Retype the line in which "How large a distance" appears, then every line after it until the records end. Leave out the pictures.

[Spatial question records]
━━━━━━━━━━━━━━━━

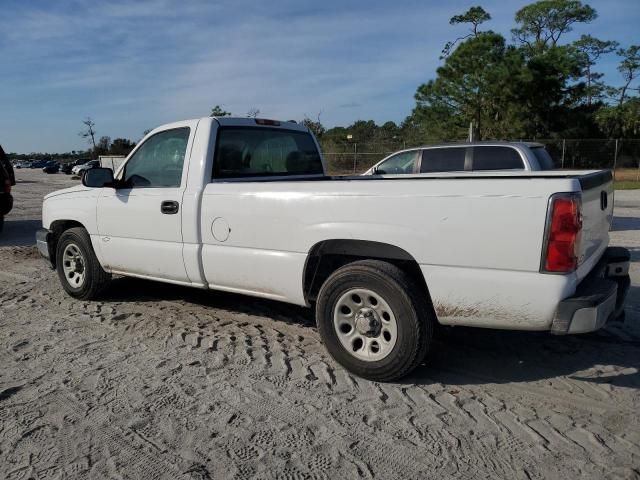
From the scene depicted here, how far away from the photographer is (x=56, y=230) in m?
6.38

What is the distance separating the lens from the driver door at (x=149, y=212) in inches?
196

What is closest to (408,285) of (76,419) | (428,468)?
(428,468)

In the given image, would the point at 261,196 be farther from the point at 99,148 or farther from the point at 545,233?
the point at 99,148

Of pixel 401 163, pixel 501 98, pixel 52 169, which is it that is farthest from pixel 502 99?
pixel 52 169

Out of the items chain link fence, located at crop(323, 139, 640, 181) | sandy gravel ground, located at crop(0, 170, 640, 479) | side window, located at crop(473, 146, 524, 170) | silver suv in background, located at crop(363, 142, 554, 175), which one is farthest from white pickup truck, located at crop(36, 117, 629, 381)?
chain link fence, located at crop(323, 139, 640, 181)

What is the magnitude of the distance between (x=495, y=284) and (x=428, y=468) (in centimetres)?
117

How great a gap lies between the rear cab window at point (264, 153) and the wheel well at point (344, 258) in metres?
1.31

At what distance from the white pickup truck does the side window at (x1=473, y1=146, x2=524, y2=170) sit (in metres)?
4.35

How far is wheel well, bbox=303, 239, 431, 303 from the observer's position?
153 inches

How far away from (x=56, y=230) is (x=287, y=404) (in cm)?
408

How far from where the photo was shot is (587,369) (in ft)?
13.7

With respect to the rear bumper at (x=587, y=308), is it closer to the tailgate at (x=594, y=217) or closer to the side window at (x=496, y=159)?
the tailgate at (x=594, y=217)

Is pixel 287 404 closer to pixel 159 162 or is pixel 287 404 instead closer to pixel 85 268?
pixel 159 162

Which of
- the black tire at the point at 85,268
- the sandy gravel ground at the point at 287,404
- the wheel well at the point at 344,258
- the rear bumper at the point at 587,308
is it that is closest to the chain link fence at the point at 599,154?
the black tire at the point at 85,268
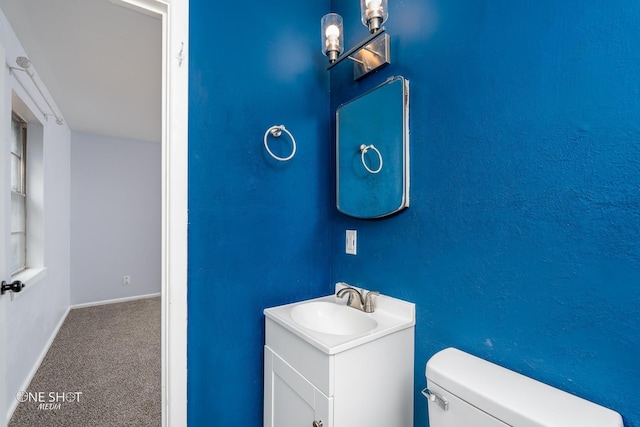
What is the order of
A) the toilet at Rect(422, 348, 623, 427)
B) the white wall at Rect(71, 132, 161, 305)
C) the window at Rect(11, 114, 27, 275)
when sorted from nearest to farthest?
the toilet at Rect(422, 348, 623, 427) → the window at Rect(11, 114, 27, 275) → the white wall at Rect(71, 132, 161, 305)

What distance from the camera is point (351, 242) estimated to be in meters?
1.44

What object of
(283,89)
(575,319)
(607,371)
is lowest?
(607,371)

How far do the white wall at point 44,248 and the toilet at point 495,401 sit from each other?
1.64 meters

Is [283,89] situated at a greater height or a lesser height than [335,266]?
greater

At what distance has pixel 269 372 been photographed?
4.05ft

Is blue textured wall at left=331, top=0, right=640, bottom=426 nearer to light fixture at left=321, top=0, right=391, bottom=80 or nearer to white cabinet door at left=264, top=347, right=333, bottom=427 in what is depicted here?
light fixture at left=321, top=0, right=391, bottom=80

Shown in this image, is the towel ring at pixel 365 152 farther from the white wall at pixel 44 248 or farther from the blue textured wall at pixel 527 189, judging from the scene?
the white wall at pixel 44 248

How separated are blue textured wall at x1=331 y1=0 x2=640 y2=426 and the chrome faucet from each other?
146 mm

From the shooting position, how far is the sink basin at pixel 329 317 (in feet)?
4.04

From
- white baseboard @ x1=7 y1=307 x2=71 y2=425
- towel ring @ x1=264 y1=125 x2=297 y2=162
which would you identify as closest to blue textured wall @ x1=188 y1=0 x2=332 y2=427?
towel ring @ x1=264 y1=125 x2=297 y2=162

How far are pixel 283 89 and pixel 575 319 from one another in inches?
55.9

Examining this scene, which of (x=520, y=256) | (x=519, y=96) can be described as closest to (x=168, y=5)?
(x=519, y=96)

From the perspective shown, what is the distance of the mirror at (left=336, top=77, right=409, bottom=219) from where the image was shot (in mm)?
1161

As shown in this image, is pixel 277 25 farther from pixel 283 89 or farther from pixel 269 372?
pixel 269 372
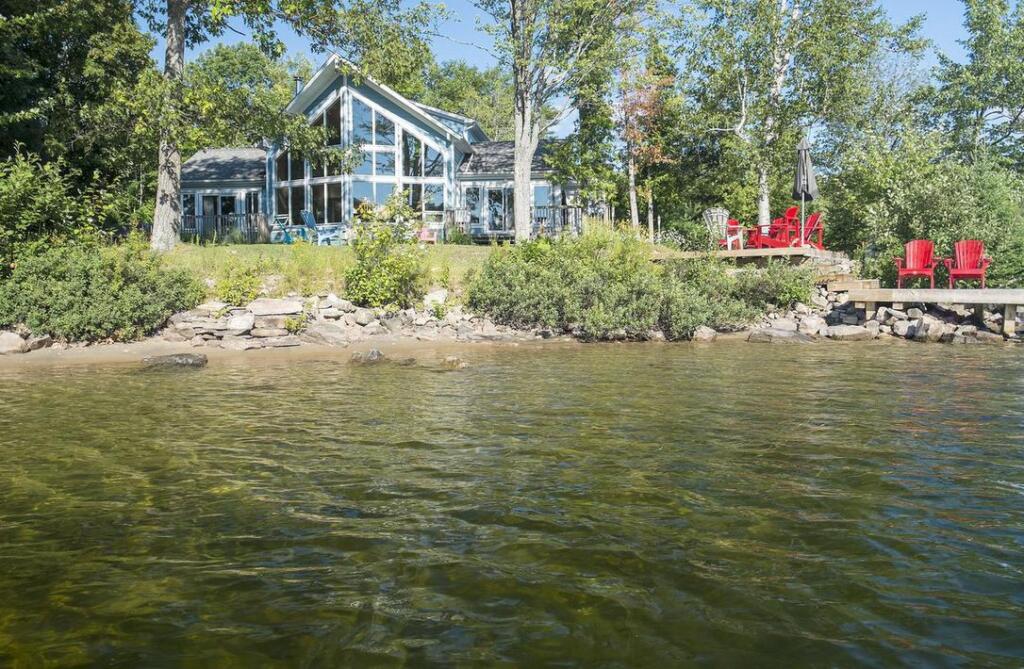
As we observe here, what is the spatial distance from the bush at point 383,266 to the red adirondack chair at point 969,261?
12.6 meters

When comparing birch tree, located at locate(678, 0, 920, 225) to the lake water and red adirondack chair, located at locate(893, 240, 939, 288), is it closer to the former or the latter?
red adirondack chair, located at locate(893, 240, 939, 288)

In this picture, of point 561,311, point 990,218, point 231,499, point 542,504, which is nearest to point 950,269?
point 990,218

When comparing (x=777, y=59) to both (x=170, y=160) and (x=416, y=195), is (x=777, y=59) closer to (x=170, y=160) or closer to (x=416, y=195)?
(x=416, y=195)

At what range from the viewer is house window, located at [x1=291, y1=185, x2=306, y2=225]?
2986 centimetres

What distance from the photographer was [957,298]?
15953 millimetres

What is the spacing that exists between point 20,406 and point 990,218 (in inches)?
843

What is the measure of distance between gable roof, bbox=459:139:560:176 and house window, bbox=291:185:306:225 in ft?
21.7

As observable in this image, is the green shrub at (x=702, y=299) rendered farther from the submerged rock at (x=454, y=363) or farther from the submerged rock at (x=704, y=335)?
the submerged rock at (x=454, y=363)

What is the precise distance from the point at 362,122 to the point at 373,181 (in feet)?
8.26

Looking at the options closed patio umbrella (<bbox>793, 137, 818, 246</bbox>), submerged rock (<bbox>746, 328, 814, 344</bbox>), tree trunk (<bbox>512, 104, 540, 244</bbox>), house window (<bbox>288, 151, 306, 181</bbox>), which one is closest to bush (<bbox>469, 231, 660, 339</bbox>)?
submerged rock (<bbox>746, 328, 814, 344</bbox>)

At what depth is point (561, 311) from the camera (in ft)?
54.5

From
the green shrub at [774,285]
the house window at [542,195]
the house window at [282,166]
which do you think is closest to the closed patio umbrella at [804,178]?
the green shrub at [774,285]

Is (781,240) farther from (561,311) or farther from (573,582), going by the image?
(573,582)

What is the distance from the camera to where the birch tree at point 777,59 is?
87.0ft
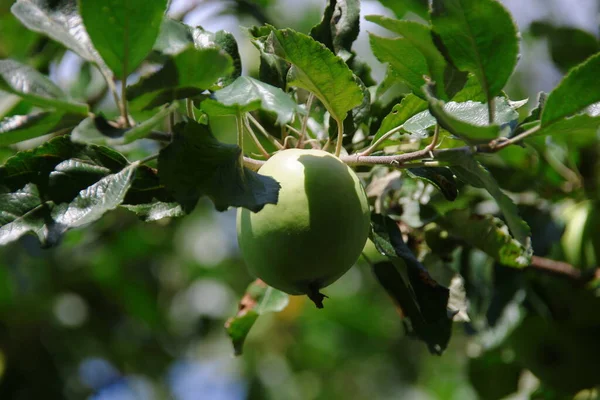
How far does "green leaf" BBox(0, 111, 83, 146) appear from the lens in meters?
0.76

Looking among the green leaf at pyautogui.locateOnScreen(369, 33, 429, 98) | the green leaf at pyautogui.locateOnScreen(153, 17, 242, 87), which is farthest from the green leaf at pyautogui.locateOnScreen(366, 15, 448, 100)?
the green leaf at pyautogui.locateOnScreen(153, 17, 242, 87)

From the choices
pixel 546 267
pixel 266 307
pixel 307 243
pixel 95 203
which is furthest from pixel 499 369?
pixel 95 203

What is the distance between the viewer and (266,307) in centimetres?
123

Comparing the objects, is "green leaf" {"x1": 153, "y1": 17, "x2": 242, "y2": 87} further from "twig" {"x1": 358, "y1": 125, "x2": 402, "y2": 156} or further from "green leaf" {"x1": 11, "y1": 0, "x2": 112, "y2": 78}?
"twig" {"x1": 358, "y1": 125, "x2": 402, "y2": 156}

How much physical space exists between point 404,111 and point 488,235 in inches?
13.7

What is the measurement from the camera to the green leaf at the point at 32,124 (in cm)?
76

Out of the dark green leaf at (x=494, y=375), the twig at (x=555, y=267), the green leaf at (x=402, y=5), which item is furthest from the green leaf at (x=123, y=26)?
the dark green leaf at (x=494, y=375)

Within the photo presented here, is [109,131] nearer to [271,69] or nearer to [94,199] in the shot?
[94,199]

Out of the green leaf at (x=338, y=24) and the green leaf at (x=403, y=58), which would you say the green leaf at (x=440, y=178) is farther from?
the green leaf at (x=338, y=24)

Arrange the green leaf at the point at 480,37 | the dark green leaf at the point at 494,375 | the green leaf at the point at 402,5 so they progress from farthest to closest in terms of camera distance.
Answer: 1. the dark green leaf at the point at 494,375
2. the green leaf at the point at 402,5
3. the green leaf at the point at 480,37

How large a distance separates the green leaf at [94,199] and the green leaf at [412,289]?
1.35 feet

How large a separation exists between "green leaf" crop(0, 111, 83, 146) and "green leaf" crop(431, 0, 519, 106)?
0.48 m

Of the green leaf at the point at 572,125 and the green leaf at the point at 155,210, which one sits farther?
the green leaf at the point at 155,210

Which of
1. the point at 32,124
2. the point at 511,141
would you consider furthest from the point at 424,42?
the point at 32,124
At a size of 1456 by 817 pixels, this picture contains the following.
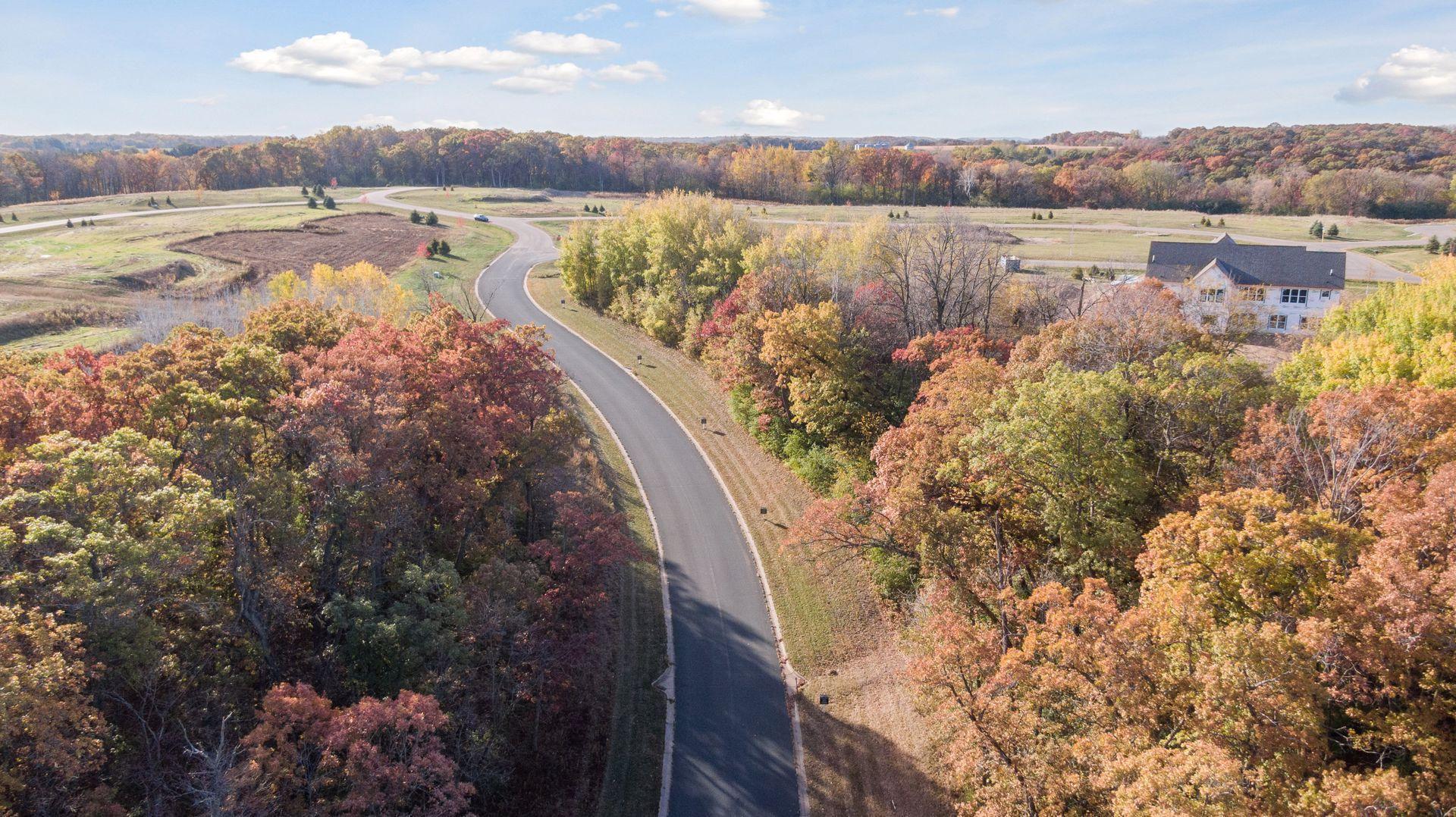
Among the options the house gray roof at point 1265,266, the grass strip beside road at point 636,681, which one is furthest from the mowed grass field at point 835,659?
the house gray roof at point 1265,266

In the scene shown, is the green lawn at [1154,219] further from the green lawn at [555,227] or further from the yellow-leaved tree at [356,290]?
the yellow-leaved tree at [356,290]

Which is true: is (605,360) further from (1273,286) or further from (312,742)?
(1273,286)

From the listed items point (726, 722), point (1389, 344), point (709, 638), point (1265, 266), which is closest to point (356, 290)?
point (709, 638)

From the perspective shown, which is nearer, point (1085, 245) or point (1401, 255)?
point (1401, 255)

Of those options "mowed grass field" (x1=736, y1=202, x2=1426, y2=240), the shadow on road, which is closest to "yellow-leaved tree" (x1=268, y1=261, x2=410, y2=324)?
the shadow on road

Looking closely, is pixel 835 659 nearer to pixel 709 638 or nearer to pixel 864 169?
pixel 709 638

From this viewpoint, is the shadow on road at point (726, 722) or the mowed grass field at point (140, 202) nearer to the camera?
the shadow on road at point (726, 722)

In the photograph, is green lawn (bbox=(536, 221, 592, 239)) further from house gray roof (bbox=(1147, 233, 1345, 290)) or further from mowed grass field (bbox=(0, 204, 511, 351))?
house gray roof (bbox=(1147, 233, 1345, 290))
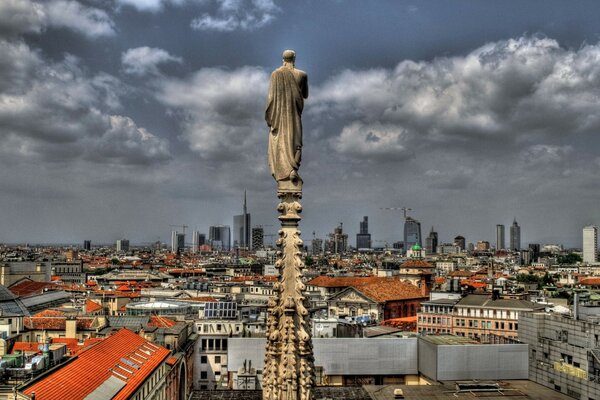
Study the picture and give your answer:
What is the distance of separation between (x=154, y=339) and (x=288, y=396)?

━━━━━━━━━━━━━━━━

■ **Reply**
How large a distance separates the green leaf at [94,199] and the green leaf at [412,289]?
1.35 feet

How large a separation exists between "green leaf" crop(0, 111, 83, 146) and "green leaf" crop(431, 0, 519, 106)?
0.48 m

Of the green leaf at the point at 572,125 and the green leaf at the point at 155,210, which one sits farther?
the green leaf at the point at 155,210

Which of
1. the point at 32,124
2. the point at 511,141
would you consider furthest from the point at 424,42?
the point at 32,124
At a size of 1456 by 817 pixels, this picture contains the following.
Among the options the house gray roof at point 1265,266, the grass strip beside road at point 636,681, which one is furthest from the mowed grass field at point 835,659?
the house gray roof at point 1265,266

In the scene shown, is the green lawn at [1154,219] further from the green lawn at [555,227] or further from the yellow-leaved tree at [356,290]?
the yellow-leaved tree at [356,290]

Which is true: is (605,360) further from (1273,286) or further from (312,742)?
(1273,286)

From the listed items point (726, 722), point (1389, 344), point (709, 638), point (1265, 266), which is closest to point (356, 290)?
point (709, 638)

From the perspective shown, which is nearer, point (1085, 245) or point (1401, 255)?
point (1401, 255)

Of those options "mowed grass field" (x1=736, y1=202, x2=1426, y2=240), the shadow on road, which is closest to "yellow-leaved tree" (x1=268, y1=261, x2=410, y2=324)?
the shadow on road

Looking closely, is pixel 835 659 nearer to pixel 709 638 or nearer to pixel 864 169?
pixel 709 638

From this viewpoint, is the shadow on road at point (726, 722) or the mowed grass field at point (140, 202) nearer to the camera?
the shadow on road at point (726, 722)

In the photograph, is green lawn (bbox=(536, 221, 592, 239)) further from house gray roof (bbox=(1147, 233, 1345, 290)) or further from mowed grass field (bbox=(0, 204, 511, 351))?
house gray roof (bbox=(1147, 233, 1345, 290))
Study the picture and give your answer:
What is the distance of separation between (x=154, y=339) and (x=288, y=396)?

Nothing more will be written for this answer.